_RECORDS SHOWN_.
- Opening Delimiter -

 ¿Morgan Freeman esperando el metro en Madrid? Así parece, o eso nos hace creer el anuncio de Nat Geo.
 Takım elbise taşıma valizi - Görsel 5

- Closing Delimiter -
- Opening Delimiter -

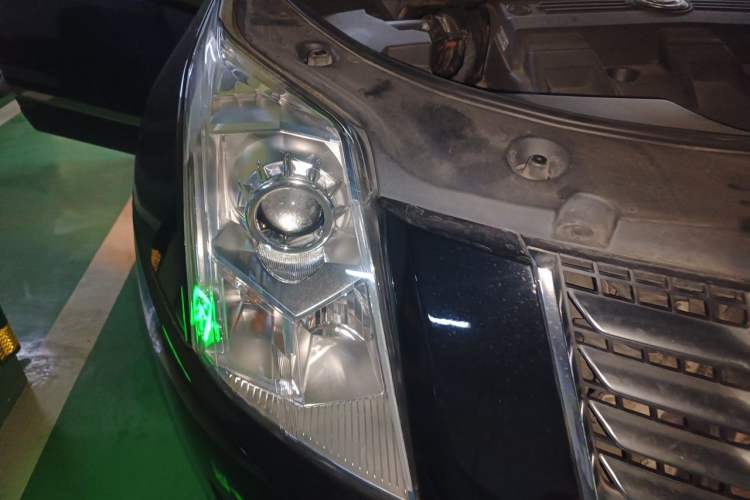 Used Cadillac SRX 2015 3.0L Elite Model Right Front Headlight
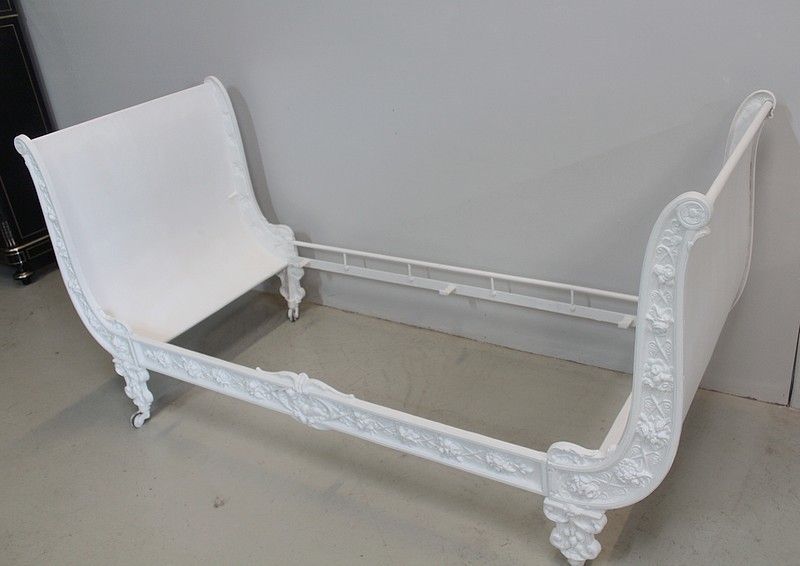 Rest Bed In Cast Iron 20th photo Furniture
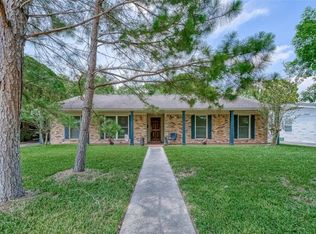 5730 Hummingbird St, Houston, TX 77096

- Closing Delimiter -

_TASK_.
Render the data as a JSON list of strings, starting at the line that contains "Used Cadillac SRX" and stopping after the line that contains "5730 Hummingbird St, Houston, TX 77096", with one string per line and blank lines left out. Leave the pictures out of the answer.

_TASK SOLUTION_.
[
  " Used Cadillac SRX 2015 3.0L Elite Model Right Front Headlight",
  " Rest Bed In Cast Iron 20th photo Furniture",
  " 5730 Hummingbird St, Houston, TX 77096"
]